▶ Problem details: Count the lines in the entries below that contain the word "nearest". Reply with the number alone.

▶ Exercise data:
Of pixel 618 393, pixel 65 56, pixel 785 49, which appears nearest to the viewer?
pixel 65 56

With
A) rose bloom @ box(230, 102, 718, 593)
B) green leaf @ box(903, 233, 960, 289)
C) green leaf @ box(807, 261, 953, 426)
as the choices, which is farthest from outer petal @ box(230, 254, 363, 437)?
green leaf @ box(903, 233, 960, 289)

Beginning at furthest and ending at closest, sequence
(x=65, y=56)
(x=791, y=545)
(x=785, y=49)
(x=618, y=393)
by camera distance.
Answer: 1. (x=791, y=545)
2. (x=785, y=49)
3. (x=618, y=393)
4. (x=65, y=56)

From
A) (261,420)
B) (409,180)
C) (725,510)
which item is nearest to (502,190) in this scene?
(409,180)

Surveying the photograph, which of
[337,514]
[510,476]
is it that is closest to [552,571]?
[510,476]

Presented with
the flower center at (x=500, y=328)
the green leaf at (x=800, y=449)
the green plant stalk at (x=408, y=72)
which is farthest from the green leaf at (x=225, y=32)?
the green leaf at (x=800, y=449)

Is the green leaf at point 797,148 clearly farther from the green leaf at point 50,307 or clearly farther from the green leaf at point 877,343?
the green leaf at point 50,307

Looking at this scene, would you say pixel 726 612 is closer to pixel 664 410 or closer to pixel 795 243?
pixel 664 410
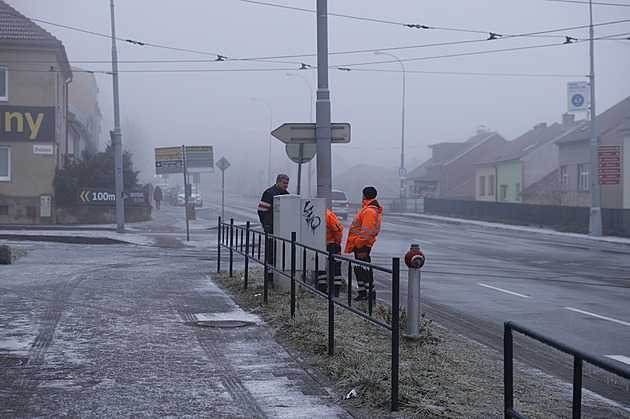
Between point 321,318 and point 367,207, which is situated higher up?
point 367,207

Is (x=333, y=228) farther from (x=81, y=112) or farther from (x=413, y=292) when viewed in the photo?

...

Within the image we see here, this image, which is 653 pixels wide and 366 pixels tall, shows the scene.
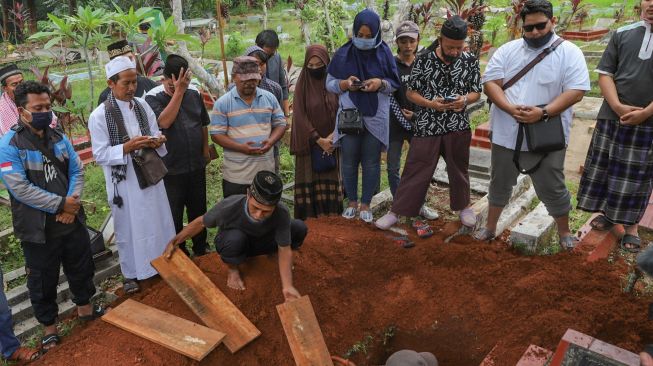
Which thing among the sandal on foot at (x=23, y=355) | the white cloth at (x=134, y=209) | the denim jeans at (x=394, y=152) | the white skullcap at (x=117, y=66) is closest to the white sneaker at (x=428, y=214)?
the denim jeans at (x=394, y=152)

▶ Full solution: 2